What is Type III Glycogenosis (Measles Disease, Forbes Disease, Limit Dextrinosis)?
Glycogenosis of the third type is associated with mutations in the structural gene of the cytosolic amylo-1,6-glucosidase, which is expressed in many tissues: liver, muscle, and red blood cells. The gene is mapped on chromosome 1p21. Like previous options, the third type of glycogenosis is inherited in an autosomal recessive manner.
Causes of Type III Glycogenosis (Measles Disease, Forbes Disease, Limit Dextrinosis)
Glycogenosis III is inherited in an autosomal recessive manner. Often parents are in kinship. In one family, sometimes a brother and sister or two brothers get sick. At the heart of the disease is a gene mutation that is detected clinically in homozygotes.
Pathogenesis during Type III Glycogenosis (Measles Disease, Forbes Disease, Limit Dextrinosis)
In a population of Sephardic Jews (natives of North Africa), the disease occurs with a frequency of 1: 5400 newborns. Amylo-1,6-glycosidase is involved in glycogen metabolism at the branch points of the glycogen “tree”. The enzyme is bifunctional: on the one hand, it converts limit dextrin to glycogen with normal outer chains and, on the other hand, releases glucose by hydrolysis of the a-1,6-glucosidic bond. Enzyme deficiency leads to disruption of glycogenolysis and the accumulation in the tissues of glycogen molecules of an abnormal shape with shortened outer chains. As with type 1 and type 2 glycogenoses, in this variant of the disease, glycogenolysis disorder is accompanied by hypoglycemia, lactate acidosis, and hyperketonemia.
Pathological anatomy. Glycogen accumulates in the liver, muscles and heart. A chemical study reveals an anomaly in the structure of glycogen (limitdextrin). Histologically revealed large swollen fibrils, subjected to vacuolization. Hepatocytes are vacuolated and look foamy, and fibrosis and squamous cell infiltration are noted in the portal spaces.
Electron microscopically, the glycogen of the liver is detected in the form of alpha and beta particles, the cell organelles are normal and are outside the accumulations of glycogen. Clinically, this type of glycogenosis resembles type I, but the symptoms are not so pronounced. Children of short stature, with a doll face and a large belly.
There is an increase in subcutaneous fatty tissue on the face and on the trunk, in connection with which the limbs look thin. An important clinical symptom is significant hepatomegaly, which is noted already in the first or second month of life. The liver grows rapidly and occupies the abdominal cavity.
Symptoms of Type III Glycogenosis (Measles Disease, Forbes Disease, Limit Dextrinosis)
Clinical manifestations vary.
There are two clinical forms with a chronic course:
- III- in which there are symptoms of damage to the liver muscles and I
- IIIb – in which only the liver is affected.
The disease begins at the age of 6 months to 3 years. The clinical picture in childhood is similar to that of type I glycogenosis. Typical symptoms are hepatomegaly, growth retardation, malnutrition, “doll” face, local fat deposits, skin xanthomas. Lactate acidosis with hyperketonemia during fasting is typical. Hepatomegaly with liver dysfunction, found in all patients in childhood, tends to disappear in the post-puberty period. Patients usually live to adulthood, but sudden infant death syndrome is possible. In adult patients, myopathy with progressive muscle weakness during physical exertion (sometimes in the form of a shaky gait), hypotrophy of the muscles of the distal parts of the lower extremities (mainly calf muscles) dominates, and later on, damage to the muscles of the hands joins.
Diagnosis of Type III Glycogenosis (Measles Disease, Forbes Disease, Limit Dextrinosis)

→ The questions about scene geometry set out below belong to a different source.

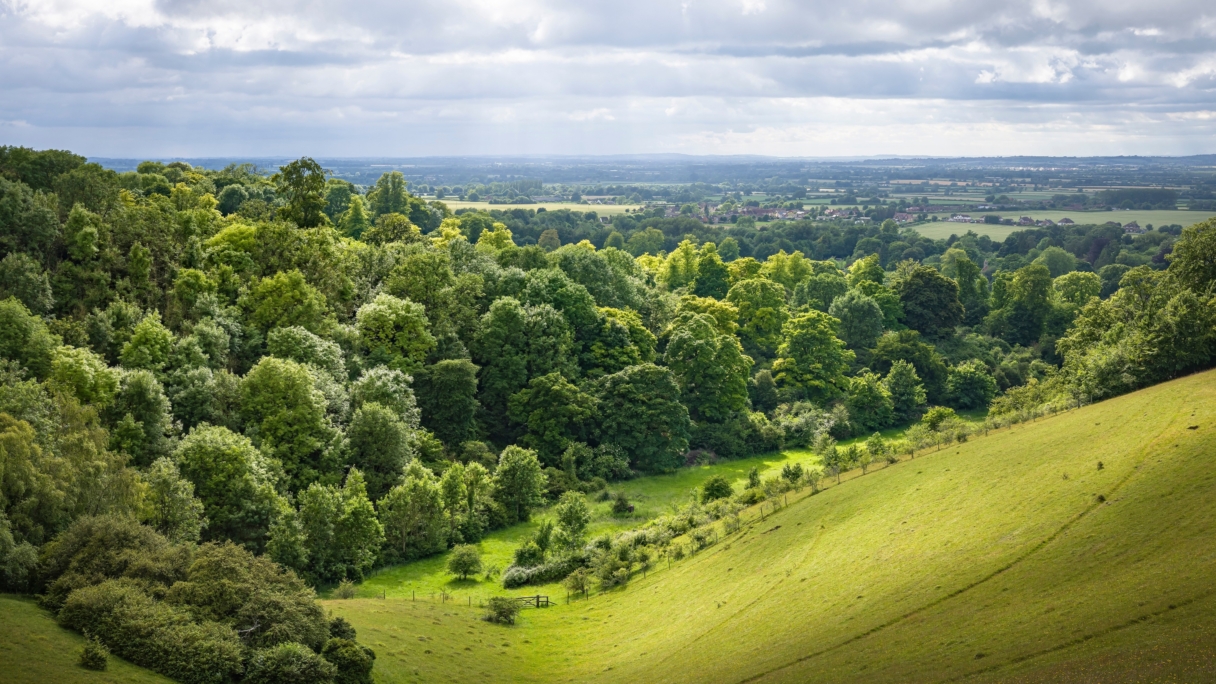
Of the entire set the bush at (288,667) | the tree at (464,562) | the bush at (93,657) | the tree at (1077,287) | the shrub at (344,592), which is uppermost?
the tree at (1077,287)

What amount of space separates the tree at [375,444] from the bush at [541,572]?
13619 millimetres

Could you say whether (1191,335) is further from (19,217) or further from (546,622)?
(19,217)

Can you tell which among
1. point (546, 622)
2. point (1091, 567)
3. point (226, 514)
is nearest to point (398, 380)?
point (226, 514)

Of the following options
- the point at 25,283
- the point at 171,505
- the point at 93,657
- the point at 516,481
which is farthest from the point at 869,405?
the point at 93,657

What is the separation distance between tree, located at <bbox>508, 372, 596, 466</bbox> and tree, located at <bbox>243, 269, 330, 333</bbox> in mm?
20856

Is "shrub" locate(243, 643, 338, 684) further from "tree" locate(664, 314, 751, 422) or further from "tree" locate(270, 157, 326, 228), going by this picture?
"tree" locate(664, 314, 751, 422)

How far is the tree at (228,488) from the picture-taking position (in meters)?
59.4

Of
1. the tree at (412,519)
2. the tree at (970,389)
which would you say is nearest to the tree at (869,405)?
the tree at (970,389)

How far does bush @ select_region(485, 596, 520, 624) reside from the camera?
180 feet

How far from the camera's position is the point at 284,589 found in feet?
148

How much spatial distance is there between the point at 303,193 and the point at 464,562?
5181cm

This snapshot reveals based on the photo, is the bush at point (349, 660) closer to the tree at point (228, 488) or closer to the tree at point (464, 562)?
the tree at point (228, 488)

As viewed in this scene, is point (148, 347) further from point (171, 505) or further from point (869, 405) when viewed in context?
point (869, 405)

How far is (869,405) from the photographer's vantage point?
359ft
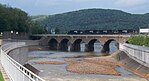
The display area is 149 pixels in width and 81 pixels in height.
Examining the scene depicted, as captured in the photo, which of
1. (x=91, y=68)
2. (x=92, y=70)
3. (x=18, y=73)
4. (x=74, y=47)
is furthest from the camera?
(x=74, y=47)

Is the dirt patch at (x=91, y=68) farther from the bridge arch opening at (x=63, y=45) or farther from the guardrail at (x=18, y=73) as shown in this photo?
the bridge arch opening at (x=63, y=45)

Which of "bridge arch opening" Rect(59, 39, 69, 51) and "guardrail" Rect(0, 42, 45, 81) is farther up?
"guardrail" Rect(0, 42, 45, 81)

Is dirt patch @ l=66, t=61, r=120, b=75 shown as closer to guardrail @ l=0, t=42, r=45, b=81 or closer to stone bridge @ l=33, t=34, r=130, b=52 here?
guardrail @ l=0, t=42, r=45, b=81

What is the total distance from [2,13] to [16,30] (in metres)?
19.2

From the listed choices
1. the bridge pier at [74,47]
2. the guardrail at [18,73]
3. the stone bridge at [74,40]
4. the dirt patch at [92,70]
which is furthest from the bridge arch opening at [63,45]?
the guardrail at [18,73]

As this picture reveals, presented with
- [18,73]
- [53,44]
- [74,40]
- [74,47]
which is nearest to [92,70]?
[18,73]

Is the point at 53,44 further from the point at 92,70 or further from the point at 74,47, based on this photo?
the point at 92,70

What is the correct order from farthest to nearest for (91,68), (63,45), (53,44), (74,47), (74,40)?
(53,44) < (63,45) < (74,47) < (74,40) < (91,68)

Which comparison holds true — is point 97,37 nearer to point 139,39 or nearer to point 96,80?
point 139,39

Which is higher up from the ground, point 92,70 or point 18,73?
point 18,73

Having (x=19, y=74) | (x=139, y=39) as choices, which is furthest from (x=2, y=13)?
(x=19, y=74)

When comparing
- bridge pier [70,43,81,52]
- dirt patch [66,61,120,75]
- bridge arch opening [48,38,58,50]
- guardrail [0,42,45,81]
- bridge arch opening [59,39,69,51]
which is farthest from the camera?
bridge arch opening [48,38,58,50]

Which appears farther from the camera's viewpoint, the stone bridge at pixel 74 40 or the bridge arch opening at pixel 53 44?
the bridge arch opening at pixel 53 44

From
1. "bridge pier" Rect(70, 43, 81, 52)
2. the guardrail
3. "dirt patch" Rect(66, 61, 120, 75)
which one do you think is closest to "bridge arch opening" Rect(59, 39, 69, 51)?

Diagnosis of the disease is carried out on the basis of the clinical picture and laboratory research data: a decrease in the activity of amyl-1,6-glucosidase and deposition of glycogen of altered structure in hepatocytes and muscles. In plasma there is an increase in the concentration of lactate, uric acid, cholesterol and triglycerides.
Treatment of Type III Glycogenosis (Measles Disease, Forbes Disease, Limit Dextrinosis)
Due to impaired glycogenolysis during type III glycogenesis, glucose production is insufficient, therefore hypoglycemia occurs in infants and young children after nightly starvation. Increased gluconeogenesis leads to a decrease in the level of amino acids in the plasma (they are used as substrates of gluconeogenesis).
Thus, the goal of treatment is to prevent starvation hypoglycemia and compensate for amino acid deficiency. It is carried out as follows:
- taking the necessary amount of glucose in the form of raw corn starch in combination with a diet containing a sufficient amount of proteins and other nutrients eliminates metabolic disorders and growth retardation;
- patients with severe growth retardation and severe myopathy are shown continuous overnight probe nutrition with a mixture containing glucose, oligosaccharides and amino acids, and frequent intake of protein-rich food in the daytime.